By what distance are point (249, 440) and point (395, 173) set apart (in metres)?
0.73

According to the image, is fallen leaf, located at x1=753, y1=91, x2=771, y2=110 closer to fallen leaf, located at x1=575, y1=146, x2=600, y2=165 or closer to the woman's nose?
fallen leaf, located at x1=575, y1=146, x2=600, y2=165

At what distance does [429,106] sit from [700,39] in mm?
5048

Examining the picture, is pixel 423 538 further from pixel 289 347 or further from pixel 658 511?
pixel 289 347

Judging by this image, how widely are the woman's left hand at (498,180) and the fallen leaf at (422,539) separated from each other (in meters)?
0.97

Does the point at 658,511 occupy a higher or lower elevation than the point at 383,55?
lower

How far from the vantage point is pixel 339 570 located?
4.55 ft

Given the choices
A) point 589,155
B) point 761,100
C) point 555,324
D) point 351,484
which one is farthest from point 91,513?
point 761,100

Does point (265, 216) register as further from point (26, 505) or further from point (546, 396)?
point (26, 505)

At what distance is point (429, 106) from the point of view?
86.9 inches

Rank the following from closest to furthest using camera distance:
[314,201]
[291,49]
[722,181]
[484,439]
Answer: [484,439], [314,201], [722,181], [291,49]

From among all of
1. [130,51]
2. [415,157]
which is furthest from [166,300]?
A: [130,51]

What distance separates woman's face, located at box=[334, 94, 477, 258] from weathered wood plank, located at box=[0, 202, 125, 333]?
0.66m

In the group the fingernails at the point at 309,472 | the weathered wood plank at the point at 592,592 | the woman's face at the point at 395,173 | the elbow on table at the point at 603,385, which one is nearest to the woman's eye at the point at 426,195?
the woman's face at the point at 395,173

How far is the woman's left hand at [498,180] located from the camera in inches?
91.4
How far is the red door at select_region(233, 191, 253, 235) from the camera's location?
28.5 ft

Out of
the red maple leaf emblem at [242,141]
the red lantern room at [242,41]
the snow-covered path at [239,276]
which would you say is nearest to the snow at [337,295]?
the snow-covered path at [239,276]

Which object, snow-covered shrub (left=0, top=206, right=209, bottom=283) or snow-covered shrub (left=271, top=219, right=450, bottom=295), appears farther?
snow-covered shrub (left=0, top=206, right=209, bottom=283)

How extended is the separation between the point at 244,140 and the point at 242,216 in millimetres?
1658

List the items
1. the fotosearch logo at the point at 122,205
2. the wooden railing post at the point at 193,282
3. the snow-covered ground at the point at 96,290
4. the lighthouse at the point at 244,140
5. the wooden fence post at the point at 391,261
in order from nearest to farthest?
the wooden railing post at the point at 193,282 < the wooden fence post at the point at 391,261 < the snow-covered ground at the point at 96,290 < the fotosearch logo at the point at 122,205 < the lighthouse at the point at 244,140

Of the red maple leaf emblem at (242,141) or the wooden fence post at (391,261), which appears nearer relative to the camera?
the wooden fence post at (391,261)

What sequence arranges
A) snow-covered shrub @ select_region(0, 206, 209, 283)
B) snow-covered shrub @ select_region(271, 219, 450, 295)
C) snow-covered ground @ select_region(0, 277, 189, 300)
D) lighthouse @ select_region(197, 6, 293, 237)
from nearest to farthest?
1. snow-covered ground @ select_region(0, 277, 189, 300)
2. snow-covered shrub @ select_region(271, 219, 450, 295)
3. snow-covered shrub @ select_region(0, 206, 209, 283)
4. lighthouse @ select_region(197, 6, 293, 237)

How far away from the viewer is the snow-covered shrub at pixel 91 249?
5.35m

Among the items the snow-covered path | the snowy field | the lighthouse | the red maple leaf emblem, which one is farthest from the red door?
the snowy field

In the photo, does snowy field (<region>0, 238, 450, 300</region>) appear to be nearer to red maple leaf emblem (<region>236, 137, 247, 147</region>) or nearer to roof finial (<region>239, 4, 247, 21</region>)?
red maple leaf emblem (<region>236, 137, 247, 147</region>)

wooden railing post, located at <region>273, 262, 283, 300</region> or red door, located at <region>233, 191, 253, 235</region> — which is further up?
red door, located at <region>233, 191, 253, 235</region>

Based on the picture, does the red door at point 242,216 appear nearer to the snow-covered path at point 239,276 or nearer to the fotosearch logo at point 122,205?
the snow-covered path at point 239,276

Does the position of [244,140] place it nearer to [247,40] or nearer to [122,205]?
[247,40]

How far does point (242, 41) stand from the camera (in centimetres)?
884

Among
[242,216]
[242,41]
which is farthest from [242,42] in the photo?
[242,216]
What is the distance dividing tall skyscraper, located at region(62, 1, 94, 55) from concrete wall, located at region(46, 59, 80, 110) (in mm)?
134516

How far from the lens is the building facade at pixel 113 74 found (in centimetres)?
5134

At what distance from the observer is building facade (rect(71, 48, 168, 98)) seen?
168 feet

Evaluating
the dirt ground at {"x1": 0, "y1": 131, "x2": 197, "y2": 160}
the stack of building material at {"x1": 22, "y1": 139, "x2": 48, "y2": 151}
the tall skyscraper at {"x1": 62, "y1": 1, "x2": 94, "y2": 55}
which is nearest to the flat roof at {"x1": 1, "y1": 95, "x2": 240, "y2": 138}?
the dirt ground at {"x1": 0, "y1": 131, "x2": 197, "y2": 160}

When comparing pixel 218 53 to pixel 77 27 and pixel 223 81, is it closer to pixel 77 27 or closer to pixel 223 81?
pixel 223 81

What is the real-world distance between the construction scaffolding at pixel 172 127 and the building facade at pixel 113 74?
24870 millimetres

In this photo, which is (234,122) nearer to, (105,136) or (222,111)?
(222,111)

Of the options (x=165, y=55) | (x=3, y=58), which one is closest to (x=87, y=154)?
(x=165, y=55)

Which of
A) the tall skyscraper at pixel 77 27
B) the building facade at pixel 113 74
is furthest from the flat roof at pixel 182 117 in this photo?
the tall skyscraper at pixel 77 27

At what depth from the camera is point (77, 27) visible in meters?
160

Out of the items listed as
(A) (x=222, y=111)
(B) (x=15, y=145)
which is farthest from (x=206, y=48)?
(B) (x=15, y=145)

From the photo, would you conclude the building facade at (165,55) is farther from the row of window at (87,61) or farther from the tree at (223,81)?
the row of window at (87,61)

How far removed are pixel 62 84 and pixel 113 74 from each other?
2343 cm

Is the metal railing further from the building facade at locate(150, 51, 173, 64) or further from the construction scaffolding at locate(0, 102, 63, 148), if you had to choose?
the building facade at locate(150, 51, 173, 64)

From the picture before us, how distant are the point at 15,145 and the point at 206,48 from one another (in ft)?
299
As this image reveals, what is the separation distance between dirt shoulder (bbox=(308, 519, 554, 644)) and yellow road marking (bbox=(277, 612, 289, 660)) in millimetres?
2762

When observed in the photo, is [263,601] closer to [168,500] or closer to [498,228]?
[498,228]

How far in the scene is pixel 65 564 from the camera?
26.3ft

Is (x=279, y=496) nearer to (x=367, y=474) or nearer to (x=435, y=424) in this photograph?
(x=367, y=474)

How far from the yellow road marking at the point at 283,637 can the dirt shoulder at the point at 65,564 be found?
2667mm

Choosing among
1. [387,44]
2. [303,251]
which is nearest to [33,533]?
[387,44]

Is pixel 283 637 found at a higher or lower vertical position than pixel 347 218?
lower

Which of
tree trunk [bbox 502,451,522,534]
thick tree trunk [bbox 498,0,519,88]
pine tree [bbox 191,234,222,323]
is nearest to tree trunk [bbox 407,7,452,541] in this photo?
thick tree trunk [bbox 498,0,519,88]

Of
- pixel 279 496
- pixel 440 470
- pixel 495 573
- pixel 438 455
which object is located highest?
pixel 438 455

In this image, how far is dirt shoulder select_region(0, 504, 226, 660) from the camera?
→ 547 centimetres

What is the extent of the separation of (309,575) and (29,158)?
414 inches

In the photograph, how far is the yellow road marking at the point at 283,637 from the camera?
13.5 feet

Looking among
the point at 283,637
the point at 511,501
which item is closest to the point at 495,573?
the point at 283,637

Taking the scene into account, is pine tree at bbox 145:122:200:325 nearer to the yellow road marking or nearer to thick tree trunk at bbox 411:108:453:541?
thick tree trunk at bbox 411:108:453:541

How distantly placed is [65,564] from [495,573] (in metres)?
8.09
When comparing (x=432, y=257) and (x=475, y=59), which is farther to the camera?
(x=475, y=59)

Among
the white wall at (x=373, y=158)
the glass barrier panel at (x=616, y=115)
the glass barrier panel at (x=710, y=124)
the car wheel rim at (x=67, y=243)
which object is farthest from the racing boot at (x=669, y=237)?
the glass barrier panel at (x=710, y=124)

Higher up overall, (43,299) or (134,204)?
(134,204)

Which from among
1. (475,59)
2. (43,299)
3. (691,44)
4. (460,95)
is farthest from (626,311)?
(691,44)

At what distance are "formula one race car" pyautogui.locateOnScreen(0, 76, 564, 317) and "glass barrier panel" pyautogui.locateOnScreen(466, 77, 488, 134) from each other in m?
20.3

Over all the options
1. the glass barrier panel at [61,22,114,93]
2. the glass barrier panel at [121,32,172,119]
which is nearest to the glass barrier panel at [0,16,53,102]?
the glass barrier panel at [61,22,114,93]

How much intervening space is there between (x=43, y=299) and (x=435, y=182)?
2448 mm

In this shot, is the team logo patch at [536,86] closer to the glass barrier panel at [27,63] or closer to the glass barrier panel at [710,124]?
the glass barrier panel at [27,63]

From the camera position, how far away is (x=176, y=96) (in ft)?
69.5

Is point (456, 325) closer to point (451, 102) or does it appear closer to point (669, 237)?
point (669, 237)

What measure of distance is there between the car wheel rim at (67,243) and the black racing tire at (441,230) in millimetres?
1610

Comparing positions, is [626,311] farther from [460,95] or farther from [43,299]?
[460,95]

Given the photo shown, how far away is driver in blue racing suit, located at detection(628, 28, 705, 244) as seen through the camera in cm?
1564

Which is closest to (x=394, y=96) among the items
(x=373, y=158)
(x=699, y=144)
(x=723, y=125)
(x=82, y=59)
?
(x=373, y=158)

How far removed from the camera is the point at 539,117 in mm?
_____
■ **WHAT YOU NEED TO DO**
Duplicate the lines from the first one through the line containing "86.9 inches", both ends included.

■ **RESPONSE TO THE EXERCISE**
By what distance are point (249, 440) and point (395, 173) set apart (in metres)?
0.73

According to the image, is fallen leaf, located at x1=753, y1=91, x2=771, y2=110 closer to fallen leaf, located at x1=575, y1=146, x2=600, y2=165 or closer to the woman's nose?
fallen leaf, located at x1=575, y1=146, x2=600, y2=165

At what distance does [429,106] sit from [700,39] in mm?
5048

Examining the picture, is pixel 423 538 further from pixel 289 347 or further from pixel 658 511?
pixel 289 347

Judging by this image, how widely are the woman's left hand at (498,180) and the fallen leaf at (422,539) separated from each other (in meters)?
0.97

Does the point at 658,511 occupy a higher or lower elevation than the point at 383,55?
lower

How far from the vantage point is pixel 339 570 located?
4.55 ft

Given the choices
A) point 589,155
B) point 761,100
C) point 555,324
D) point 351,484
which one is farthest from point 91,513?
point 761,100

Does point (265, 216) register as further from point (26, 505) or further from point (546, 396)?
point (26, 505)

At what distance is point (429, 106) from the point of view?
86.9 inches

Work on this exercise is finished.